P2P, Firewalls And Connection Splicing
dbarclay10 writes: "There's an interesting article over at Byte about what happens when nobody accepts incoming connections any more, like when more people start using firewalls or NAT. Specifically, it talks about peer-to-peer networking(a la Napster), and how it would be affected. Good read."
While I had a hard time understanding NAT, I'm beginning to learn that it is extremely versatile and a lot of times people, like the author, don't understand that it can be configurable in a lot of ways.
For our home connection, I set up a port for each of my roommates 4 computers and we use Napster through those.
What is even more interesting is that NAT will soon have unnoticed configuration itself. There has been work done to improve NAT translation so if a port is opened on an inside IP, a client can connect to the router and request that NAT redirect to that port.

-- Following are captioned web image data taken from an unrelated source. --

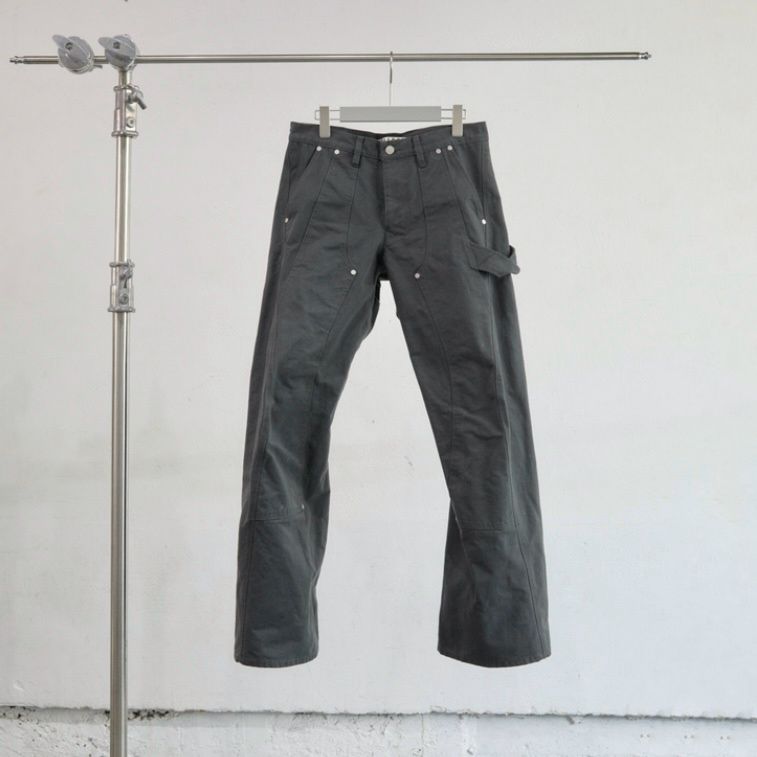 【残り一点】Curved Leg Double Knee Work Pants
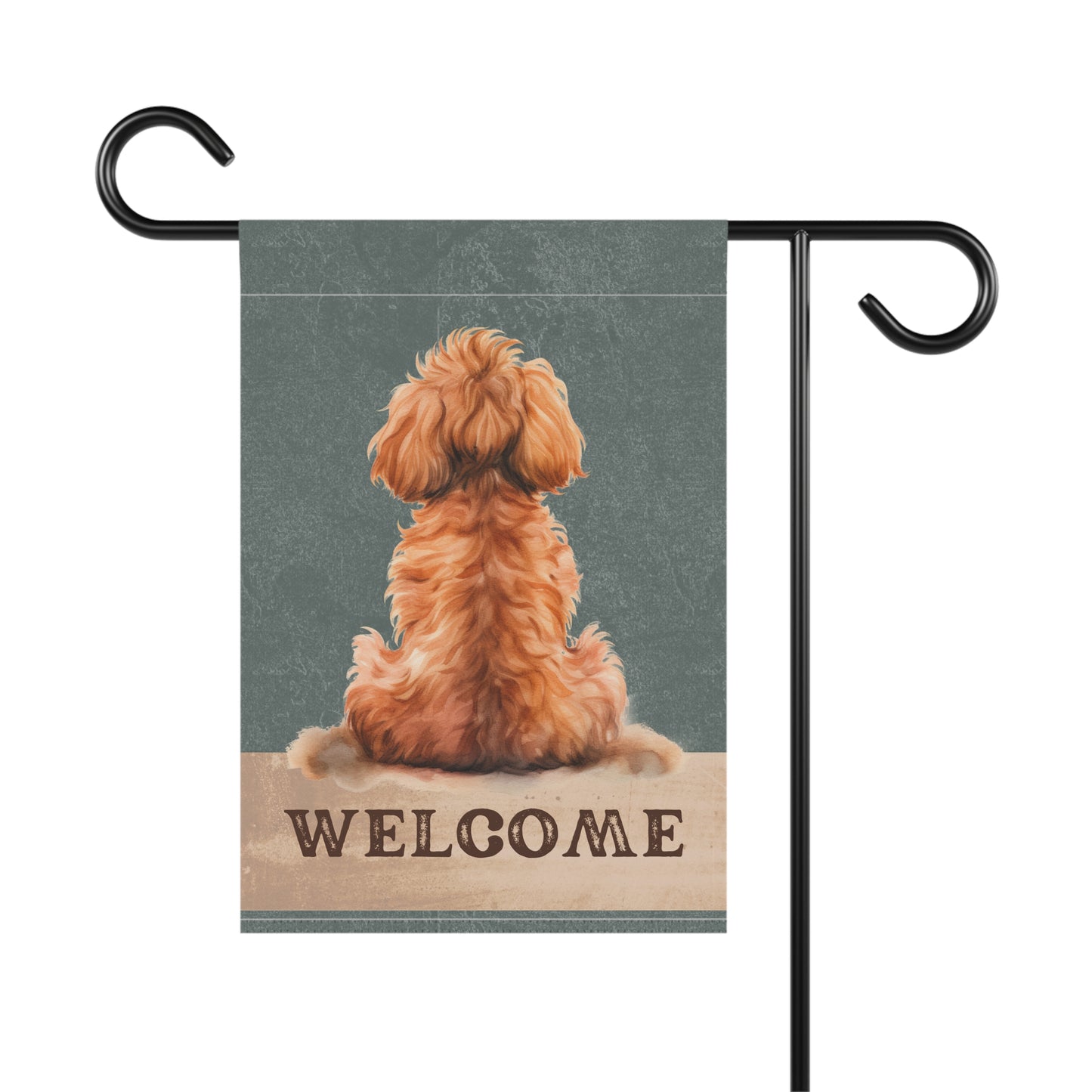 Poodle Welcome 2-Sided Garden & House Flag/Banner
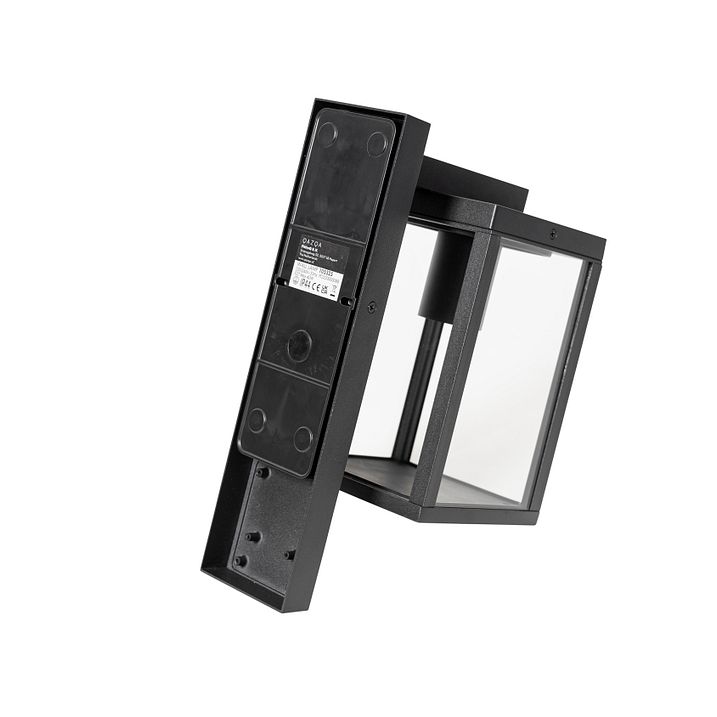 Felinar inteligent de perete pentru exterior negru IP44 incl. Wifi ST64 - Charlois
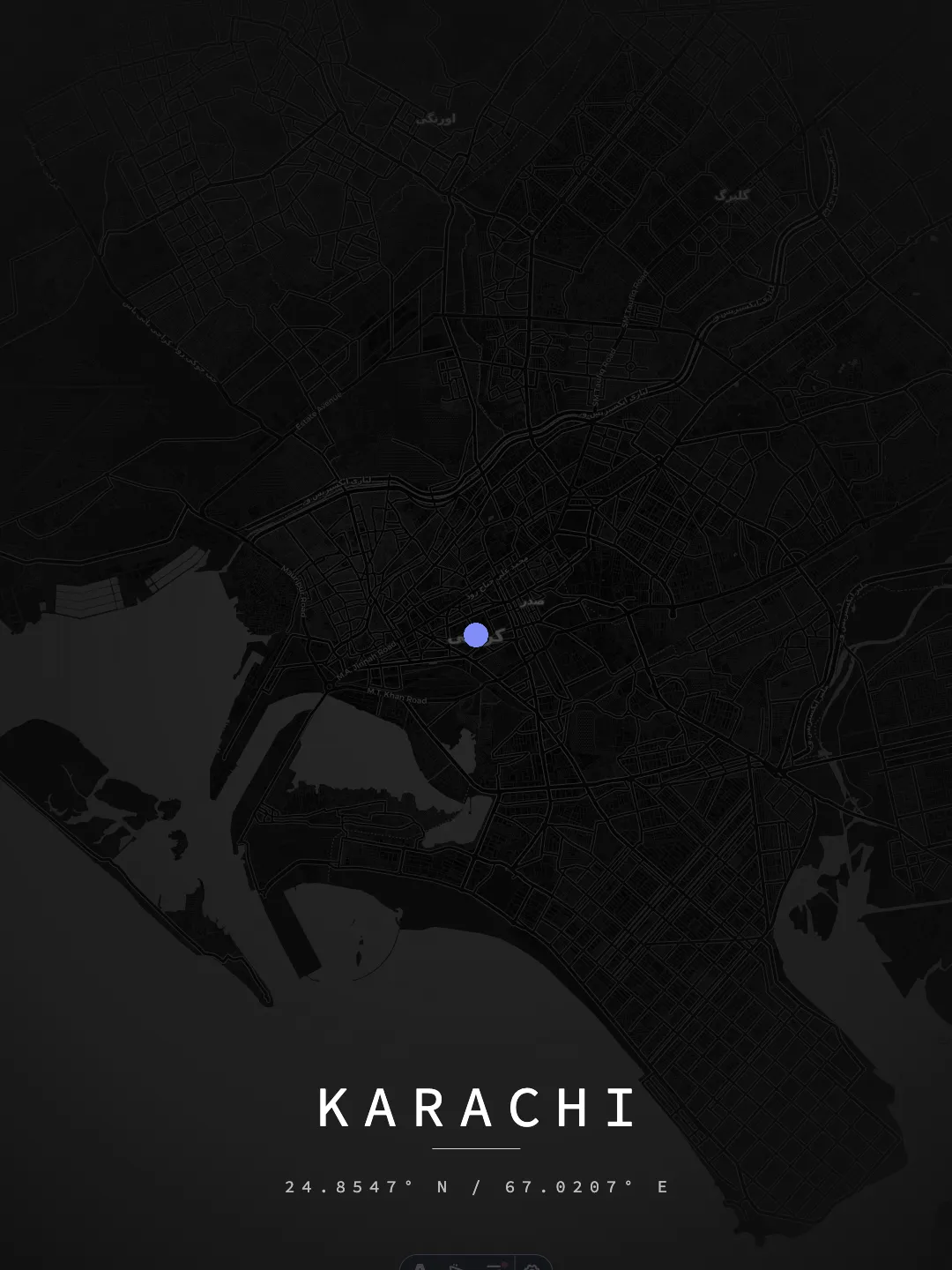 Karachi Midnight Grid poster preview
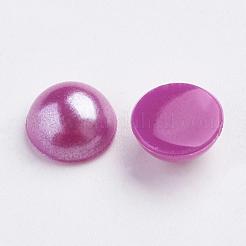 Spritzlackierte Acrylperlen imitiert&nbsp;ACRP-F001-8mm-FP38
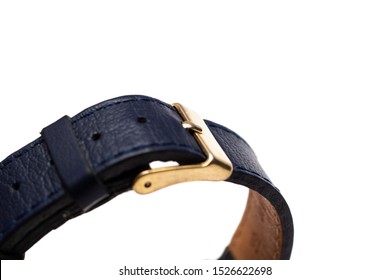 Black Strap And Wrist Watch Clasp, Isolated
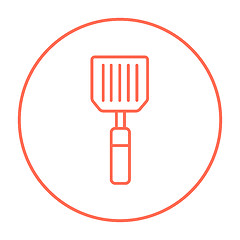 Image showing Kitchen spatula line icon.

I don't think IP masquerading is going to anything but get better over the next few years, and I trust it to be the best security with the most configuration in the future.
I don't believe the author of the article has realized that even with the Cisco 675, used for a large number of DSL connections, changes have been made to NAT such as one-time configuration of addresses.
What this new option allowed over previous versions of the bios was setting an inside NAT port and address and binding it to the routers IP. Before this, users would have to log in every time the routers IP had changed and continually change the NAT translation.
NAT is only going to get better folks. Don't worry about peer-to-peer sharing dying any time soon because of it.